Just one day after the first reported death in the U.S., an ABC News correspondent emailed Fauci to ask whether he agreed with a source in the Department of Homeland Security that as many as 500,000 deaths could result from the virus and 98 million could be infected. 

Fauci replied, “That seems exceptionally high.”

3. Fauci was too busy to care

Also previously reported by Human Events News, a physicist gave an early warning that China had been lying about the number of deaths due to the coronavirus. 

Unfortunately, Fauci was too busy to care. 

In the email, sent in mid-March of 2020, Erik A. Nilsen wrote that he’d been “modeling this outbreak since January,” adding that “the data posted by China is not only garbage, it has misled the world into a false sense of security.” 

“I truly believe the outbreak tsunami in the USA [has] either already happened or is about to happen,” he continued. “As you know, as soon as a surge is sensed, the Tsunami will immediately follow. I believe we missed the containment boat quite a while ago.” 

Taking absolutely no responsibility, Fauci carelessly forwarded the email to a member of the NIH, writing “too long for me to read.” 

4. Fauci on the big screen?

Fauci didn’t shy away from a documentary film proposed by Disney. 

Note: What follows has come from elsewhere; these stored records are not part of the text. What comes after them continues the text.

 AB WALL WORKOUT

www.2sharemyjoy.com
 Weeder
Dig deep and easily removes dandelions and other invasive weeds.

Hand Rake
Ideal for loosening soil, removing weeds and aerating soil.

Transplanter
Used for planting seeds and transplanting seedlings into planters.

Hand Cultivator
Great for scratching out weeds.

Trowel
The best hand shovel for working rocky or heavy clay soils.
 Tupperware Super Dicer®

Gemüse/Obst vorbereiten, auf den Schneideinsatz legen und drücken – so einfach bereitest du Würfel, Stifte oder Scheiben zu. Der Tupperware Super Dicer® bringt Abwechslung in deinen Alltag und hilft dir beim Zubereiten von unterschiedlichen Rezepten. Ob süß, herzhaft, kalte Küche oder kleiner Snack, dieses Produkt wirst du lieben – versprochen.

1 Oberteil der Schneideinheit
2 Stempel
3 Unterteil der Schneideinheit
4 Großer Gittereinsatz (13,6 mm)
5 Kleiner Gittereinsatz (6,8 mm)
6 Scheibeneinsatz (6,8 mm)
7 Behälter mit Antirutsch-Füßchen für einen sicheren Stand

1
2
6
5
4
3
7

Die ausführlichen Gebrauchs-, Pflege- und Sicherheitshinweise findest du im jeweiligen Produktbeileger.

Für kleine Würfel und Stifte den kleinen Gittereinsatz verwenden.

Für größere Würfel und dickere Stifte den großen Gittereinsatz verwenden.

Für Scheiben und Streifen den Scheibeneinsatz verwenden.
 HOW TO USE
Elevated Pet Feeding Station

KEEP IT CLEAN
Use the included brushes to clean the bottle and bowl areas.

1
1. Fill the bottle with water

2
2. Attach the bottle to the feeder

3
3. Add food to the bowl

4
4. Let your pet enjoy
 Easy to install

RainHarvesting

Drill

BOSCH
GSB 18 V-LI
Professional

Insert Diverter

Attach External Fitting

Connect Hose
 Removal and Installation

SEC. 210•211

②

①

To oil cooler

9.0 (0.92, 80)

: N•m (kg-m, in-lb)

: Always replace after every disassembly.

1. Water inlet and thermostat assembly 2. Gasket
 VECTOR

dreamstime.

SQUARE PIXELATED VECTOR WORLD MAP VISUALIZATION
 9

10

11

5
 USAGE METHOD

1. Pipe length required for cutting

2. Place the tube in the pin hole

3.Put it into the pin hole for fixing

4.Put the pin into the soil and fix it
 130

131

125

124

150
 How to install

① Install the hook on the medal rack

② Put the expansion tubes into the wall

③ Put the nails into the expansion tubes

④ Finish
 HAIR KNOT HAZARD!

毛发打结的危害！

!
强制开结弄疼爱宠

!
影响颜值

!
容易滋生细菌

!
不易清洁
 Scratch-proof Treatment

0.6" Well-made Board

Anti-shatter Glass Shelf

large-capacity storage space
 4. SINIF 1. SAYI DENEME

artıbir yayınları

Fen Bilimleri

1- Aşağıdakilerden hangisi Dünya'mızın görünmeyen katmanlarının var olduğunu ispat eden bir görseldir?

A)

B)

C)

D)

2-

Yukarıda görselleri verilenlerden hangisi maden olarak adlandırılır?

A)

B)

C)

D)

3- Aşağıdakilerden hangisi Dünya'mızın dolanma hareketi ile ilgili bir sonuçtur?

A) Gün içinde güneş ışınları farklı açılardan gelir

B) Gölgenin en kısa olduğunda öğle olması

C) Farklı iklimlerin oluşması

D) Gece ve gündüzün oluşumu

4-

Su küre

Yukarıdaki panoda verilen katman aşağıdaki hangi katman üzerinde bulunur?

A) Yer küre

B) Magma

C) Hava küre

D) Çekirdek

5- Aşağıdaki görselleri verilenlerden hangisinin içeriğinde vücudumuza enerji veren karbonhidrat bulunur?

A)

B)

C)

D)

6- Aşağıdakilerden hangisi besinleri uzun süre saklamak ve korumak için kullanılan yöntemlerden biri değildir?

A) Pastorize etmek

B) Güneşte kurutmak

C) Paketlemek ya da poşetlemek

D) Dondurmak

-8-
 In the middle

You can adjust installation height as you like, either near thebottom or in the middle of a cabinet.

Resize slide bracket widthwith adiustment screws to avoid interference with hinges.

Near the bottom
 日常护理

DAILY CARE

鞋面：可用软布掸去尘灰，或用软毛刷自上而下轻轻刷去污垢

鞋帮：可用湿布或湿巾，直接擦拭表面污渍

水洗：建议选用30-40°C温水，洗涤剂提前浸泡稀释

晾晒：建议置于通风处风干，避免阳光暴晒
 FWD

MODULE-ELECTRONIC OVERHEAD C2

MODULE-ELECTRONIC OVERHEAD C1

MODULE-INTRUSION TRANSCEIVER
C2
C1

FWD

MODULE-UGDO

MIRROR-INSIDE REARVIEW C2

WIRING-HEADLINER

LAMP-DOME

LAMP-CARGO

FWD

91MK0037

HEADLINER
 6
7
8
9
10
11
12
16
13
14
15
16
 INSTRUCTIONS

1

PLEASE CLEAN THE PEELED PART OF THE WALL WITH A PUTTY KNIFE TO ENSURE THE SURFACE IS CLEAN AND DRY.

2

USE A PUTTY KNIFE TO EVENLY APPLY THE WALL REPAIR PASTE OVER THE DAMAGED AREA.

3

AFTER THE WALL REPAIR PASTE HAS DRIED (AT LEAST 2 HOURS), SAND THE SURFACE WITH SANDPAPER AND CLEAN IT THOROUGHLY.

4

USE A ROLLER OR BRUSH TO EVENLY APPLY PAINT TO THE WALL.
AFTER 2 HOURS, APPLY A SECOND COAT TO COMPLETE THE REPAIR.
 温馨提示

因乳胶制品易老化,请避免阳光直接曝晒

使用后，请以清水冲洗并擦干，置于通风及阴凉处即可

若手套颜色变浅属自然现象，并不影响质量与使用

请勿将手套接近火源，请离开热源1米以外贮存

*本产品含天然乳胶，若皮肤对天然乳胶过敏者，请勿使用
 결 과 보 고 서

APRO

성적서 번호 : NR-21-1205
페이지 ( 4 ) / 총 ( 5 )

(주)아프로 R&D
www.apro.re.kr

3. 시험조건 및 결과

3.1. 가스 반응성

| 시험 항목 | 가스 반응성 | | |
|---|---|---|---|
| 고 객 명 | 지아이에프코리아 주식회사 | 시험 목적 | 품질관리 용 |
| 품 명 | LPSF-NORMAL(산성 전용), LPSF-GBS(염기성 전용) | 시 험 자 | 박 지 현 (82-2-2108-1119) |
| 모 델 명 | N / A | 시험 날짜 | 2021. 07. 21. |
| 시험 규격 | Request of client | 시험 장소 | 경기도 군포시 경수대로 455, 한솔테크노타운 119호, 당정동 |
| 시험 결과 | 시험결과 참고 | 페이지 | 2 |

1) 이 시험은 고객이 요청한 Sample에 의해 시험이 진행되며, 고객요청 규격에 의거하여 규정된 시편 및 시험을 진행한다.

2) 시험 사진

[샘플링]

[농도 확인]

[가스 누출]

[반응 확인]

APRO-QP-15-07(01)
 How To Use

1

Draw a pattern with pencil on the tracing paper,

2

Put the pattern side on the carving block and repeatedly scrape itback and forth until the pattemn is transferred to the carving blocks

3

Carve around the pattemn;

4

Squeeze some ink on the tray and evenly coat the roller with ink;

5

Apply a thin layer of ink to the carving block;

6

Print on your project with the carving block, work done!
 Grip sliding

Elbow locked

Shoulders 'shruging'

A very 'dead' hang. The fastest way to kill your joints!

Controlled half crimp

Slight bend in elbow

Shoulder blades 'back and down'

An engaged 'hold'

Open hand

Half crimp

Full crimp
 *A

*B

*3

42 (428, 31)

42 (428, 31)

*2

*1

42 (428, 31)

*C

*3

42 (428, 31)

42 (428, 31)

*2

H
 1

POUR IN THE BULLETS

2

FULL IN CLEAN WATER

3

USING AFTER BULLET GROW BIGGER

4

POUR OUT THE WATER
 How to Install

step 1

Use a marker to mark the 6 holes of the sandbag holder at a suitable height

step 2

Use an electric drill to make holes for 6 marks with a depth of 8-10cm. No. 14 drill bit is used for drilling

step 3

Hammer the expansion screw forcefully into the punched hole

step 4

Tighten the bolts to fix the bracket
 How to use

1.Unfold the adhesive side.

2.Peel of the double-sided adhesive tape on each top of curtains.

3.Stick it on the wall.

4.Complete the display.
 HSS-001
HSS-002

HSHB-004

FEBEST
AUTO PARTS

While millions were suffering from infection, Fauci was focused on a film about his life. 

A message from Walt Disney Co. Executive Chairman Robert Iger said the documentary would feature footage of Fauci at home as well as doing his job. 

In another email, Fauci wrote that seeing Hollywood star Brad Pitt playing him on “Saturday Night Live” had “made [his] year.”

5. Funding Fauci

The National Institutes of Health sent money to the EcoHealth Alliance, a nonprofit that funded coronavirus research at the Wuhan Institute of Virology, the alleged place from where COVID-19 escaped. 

British zoologist Peter Daszak, president of EcoHealth Alliance, wrote Fauci on April 18 to thank him for his statement that the coronavirus appeared to have originated in an animal.  

“I just wanted to say a personal thank you on behalf of our staff and collaborators, for publicly standing up and stating that the scientific evidence supports a natural origin for COVID-19 from a bat-to-human spillover, not a lab release from the Wuhan Institute of Virology,” Daszak wrote. 

EcoHealth Alliance is a federal contractor that funded research work at the Wuhan lab.

Daszak added, “Your comments are brave, and coming from your trusted voice, will help dispel the myths being spun around the virus’ origins.”

Fauci replied, “Peter: Many thanks for your kind note.”